__Выбранный текст__
/---
Сергей Петров, «Псалмы и фуги»;
Мария Ватутина, «Пока ты спал»;
Андрей Грицман, «Спецхран»;
Екатерина Блынская, «Змий огнеярый»
Опубликовано в журнале Дети Ра, номер 3, 2020
Эмиль Сокольский — литературный критик, прозаик. Родился и живет в Ростове-на-Дону. Окончил геолого-географический факультет Ростовского государственного университета. Автор публикаций об исторических местах России, литературоведческих очерков и рассказов. Печатался в журналах «Дети Ра», «Зинзивер», «Футурум АРТ», «Аврора», «Музыкальная жизнь», «Театральная жизнь», «Встреча», «Московский журнал», «Наша улица», «Подьем», «Слово», «Дон» и других. Редактор краеведческого альманаха «Донской временник» (Ростов-на-Дону).
Сергей ПЕТРОВ, «Псалмы и фуги»
СПб.: ООО «Издательство «»Пальмира»», 2018
В послесловии приведена краткая биография автора, ушедшего из жизни в 1988 году в возрасте семидесяти семи лет: он занимался языкознанием и переводческой деятельностью, побывал в сибирской ссылке, работал заготовителем сельхозпродуктов, бухгалтером-ревизором, преподавателем иностранных языков, последние тридцать лет жил в Новгороде и Ленинграде. Эти биографические подробности никак не отразились в его стихах — которые сейчас, объединенные в книгу (двести с лишним страниц), представляются если не главным делом его жизни, то воздухом, без которого ему трудно было бы дышать. Вот образец письма Сергея Петрова:
Из дома, как из черепной коробки,
где много дум, и дыма, и забот,
мы вышли в сад. День пережит за год.
\---
__Исходные данные__
/---
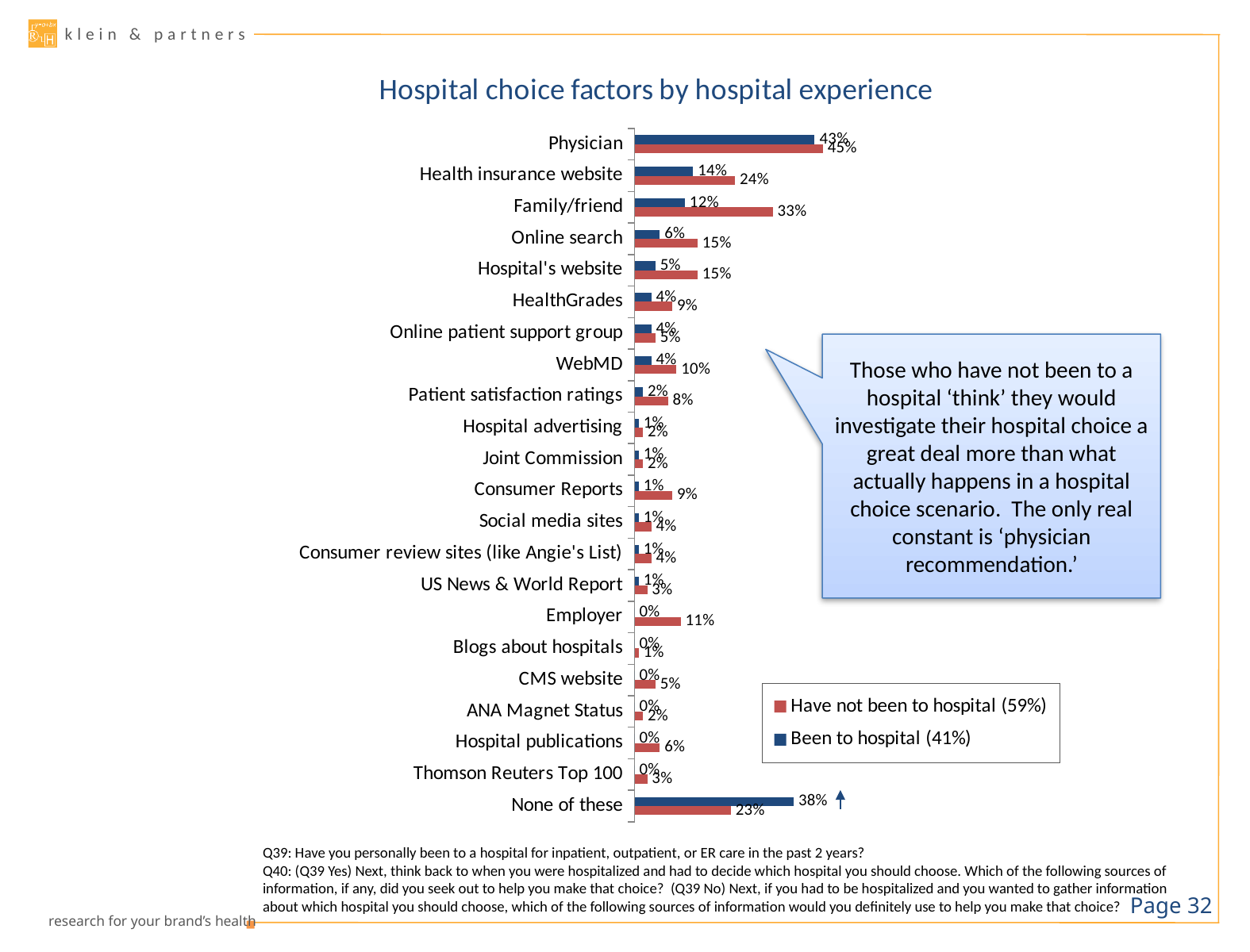
How many series does the legend list? 2 For Consumer Reports, which series has the larger value? Have not been to hospital (59%) What is the difference between the two series' values for Family/friend? 21% What is the difference between the 'Have not been to hospital (59%)' and 'Been to hospital (41%)' values for Health insurance website? 10% For 'None of these', which series has the larger value: 'Been to hospital (41%)' or 'Have not been to hospital (59%)'? Been to hospital (41%) How many categories are shown on the chart? 22 What is the value for 'None of these' in the 'Been to hospital (41%)' series? 38% What percentage of the 'Been to hospital (41%)' group chose Physician? 43% What is the value for Employer in the 'Have not been to hospital (59%)' series? 11% What type of chart is shown on the slide? Bar chart What percentage of the 'Have not been to hospital (59%)' group chose Family/friend? 33% Which category has the highest value in the 'Have not been to hospital (59%)' series? Physician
\---
__Об упражнении__
Продолжите, пожалуйста, обзор поэтических книг, начав сразу после строки «мы вышли в сад. День пережит за год.» Перечень к этому заданию отношения не имеет.

__Результат__
Ум перешит на новый лад, и вот
в саду ползут задумчивые тропки. <…>
Строки изысканные, текучие; они живут где-то вне времени, в холодке вечности, и ошеломляют неожиданностью образов — даже чрезмерных; но чрезмерность эта не выглядит искусственной: все слова у Петрова — живые. Они живут — и поют. Ну казалось бы — кто в истории русской поэзии не увлекался образностью, орнаментальным письмом? И все же у Петрова взгляд особый, не похожий на зрение других поэтов. Это — стихи-мелодии, ритмически выверенные и не допускающие толчков и сбоев.
Как лучше выразить характер его стихов? Они мной воспринимаются словно легкие прикосновения — точнее, до-прикосновения к предметам; и в этом есть какая-то бережная старомодность. Их чувственность обуздывается высокой культурой языка, формальной устойчивостью классического письма; это взгляд из Серебряного века — не столько созерцателя, сколько художника-мыслителя.
Я любил осторожно, любил паутины нежней,
я к ней, словно ко сну, все хотел и не мог прикоснуться.
Но мне виделся сон, наяву же меж мной и меж ней
было так далеко, что и сердцем нельзя дотянуться. <…>
Впрочем, нет — не только из Серебряного, но и, конечно же, из Золотого; возвышенность речи, ее торжественность, лирическо-книжные условности — все это можно назвать усмиренным восторгом. Да, стихи Сергея Петрова дышат ровно, что лишь подчеркивает их взволнованность, не способную говорить на гладком языке советской стилистики:
<…>
Крыльцо плывет, как плот, и тень шестом торчит,
и двор, как малый мир, стоит, не продолжаясь.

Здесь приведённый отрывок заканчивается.